_Texto de leitura_
━━━━━━━━━━━━━━━━━━━━━━━━━━━━━━
A principal causa das lesões cerebrais é a tromboembolia: o depósito de pequenos coágulos no cérebro, que pode determinar inclusive o impedimento da entrada de oxigênio em algumas regiões do órgão, provocando necrose do tecido. Este comprometimento, em geral, não surge no início do desenvolvimento do lúpus. No entanto, especialmente quando associado à lesão renal e sem tratamento adequado, leva a óbito.
O lúpus eritematoso sistêmico também altera o sangue. Em 20% dos casos, causa a ruptura de vasos sanguíneos e perda de hemácias (a chamada anemia hemolítica autoimune).
Muitas pacientes recebem este diagnóstico, mas só desenvolvem outros sintomas nos anos seguintes. A doença também causa leucopenia (redução dos glóbulos brancos): os neutrófilos, um tipo de célula de defesa, são atacados pelo sistema imune.
A queda do número de plaquetas (células responsáveis pela cicatrização) provoca hemorragias cutâneas e gengivais, menstruações intensas, pequenos hematomas (especialmente no rosto e braços) e, em casos extremos, perda de sangue com as fezes. Um tratamento pode ser a retirada do baço, órgão que retém substâncias nocivas ao sangue e, com isto, reduz o número de plaquetas, glóbulos vermelhos e brancos. No entanto, este procedimento cirúrgico aumenta o número de infecções nas pacientes.
━━━━━━━━━━━━━━━━━━━━━━━━━━━━━━
_Linhas fornecidas_
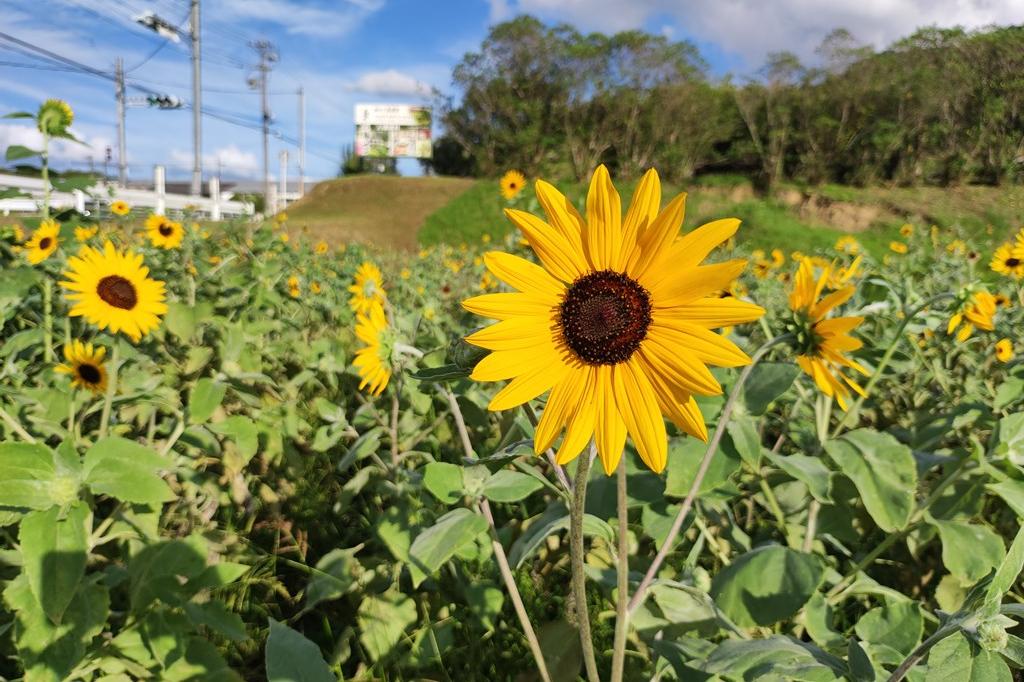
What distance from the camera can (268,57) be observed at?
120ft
━━━━━━━━━━━━━━━━━━━━━━━━━━━━━━
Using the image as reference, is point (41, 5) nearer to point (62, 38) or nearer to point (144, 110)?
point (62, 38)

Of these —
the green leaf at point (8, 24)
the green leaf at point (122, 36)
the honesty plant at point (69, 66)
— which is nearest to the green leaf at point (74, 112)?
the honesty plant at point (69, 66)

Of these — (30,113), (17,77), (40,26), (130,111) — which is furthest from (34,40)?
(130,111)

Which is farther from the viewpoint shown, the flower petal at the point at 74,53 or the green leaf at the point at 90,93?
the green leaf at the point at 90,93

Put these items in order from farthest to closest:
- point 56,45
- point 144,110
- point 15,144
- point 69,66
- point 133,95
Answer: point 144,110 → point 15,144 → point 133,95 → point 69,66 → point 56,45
━━━━━━━━━━━━━━━━━━━━━━━━━━━━━━
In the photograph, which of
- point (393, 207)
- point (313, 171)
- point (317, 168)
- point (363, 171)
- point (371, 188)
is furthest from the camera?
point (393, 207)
━━━━━━━━━━━━━━━━━━━━━━━━━━━━━━
_Tarefa A_
Transcreva literalmente, do texto sobre o lúpus, o trecho que começa com as palavras "A principal causa" e termina com "leva a óbito.".
_Tarefa B_
Segundo o texto sobre o lúpus, quais componentes do sangue têm seu número reduzido pelo baço?

_Resposta escrita A_
A principal causa das lesões cerebrais é a tromboembolia: o depósito de pequenos coágulos no cérebro, que pode determinar inclusive o impedimento da entrada de oxigênio em algumas regiões do órgão, provocando necrose do tecido. Este comprometimento, em geral, não surge no início do desenvolvimento do lúpus. No entanto, especialmente quando associado à lesão renal e sem tratamento adequado, leva a óbito.

_Resposta escrita B_
- plaquetas
- glóbulos vermelhos
- glóbulos brancos